- SELECTED EXTRACT
Emergency Vehicles in Work Areas

Originally published Aug. 12, 2015

Workers learn to direct traffic in work zones by participating in flagger training programs and consulting the Manual of Uniform Traffic Control Devices, which extensively cover signs, signals and the proper techniques for starting and stopping traffic. But there is rarely a discussion on what to do if an emergency vehicle needs to pass through your work zone.

Emergencies occur when we least expect them, and emergency vehicles seem to appear out of nowhere – moving quickly with lights flashing and sirens blaring. The sense of urgency associated with emergency vehicles can undermine flagger or traffic control manager confidence, and can possibly cause them to react rather than think before responding. These unplanned actions can cause accidents or unnecessary delays for emergency responders.

Before work begins, learn the locations of hospitals, fire and police stations in the vicinity of your work zone. If your work zone is on a road with direct access to first responders, emergency vehicles will inevitably drive through it. Here are some steps you can take when emergency vehicles travel through your work zone:

  • If you have enough time when you first see or hear an approaching emergency vehicle, stop traffic in all directions, and create a clear and visible path.

- BRIEF A
According to the text on emergency vehicles in work areas, why can the sudden appearance of an emergency vehicle lead to accidents or delays?
- BRIEF B
Continue the text on emergency vehicles in work areas, starting after its last bullet point.

Records from a data collection
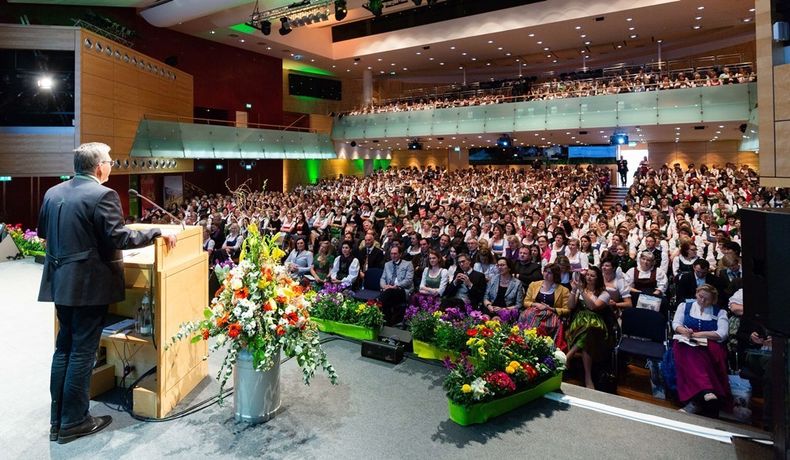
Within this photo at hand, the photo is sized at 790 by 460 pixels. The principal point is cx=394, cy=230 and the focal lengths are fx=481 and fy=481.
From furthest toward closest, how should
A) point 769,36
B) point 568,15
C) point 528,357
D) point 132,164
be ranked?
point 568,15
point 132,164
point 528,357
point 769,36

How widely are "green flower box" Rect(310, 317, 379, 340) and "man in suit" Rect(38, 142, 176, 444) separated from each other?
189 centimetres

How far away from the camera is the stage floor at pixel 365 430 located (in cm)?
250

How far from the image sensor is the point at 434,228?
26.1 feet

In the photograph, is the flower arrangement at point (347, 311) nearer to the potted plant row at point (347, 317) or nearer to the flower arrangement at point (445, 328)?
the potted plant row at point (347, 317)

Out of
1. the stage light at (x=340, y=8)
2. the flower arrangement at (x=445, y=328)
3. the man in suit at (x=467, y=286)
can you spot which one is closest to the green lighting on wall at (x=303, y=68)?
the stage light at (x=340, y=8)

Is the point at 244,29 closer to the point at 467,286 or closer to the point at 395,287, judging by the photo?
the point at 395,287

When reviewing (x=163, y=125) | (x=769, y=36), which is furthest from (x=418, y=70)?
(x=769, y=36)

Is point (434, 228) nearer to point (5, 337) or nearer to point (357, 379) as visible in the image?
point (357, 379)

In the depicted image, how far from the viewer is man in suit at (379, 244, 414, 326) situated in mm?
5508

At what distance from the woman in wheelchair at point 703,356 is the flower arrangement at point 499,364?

- ANSWER BOX A
The sense of urgency can undermine a flagger's or traffic control manager's confidence and may cause them to react rather than think before responding. These unplanned actions can cause accidents or unnecessary delays for emergency responders.

- ANSWER BOX B
  • The flagger should signal the “all clear” to the emergency vehicle, allowing it to navigate through the zone with full right of way.
  • When you have no advance warning of an approaching emergency vehicle, the safest response is to stop the emergency vehicle first and then stop all other traffic to create a clear travel path.
  • You may also need to stop or clear construction equipment before you allow the emergency vehicle to pass.
  • Make advance arrangements with local police if the work you are doing, such as blasting or excavating, makes the roadway impassable.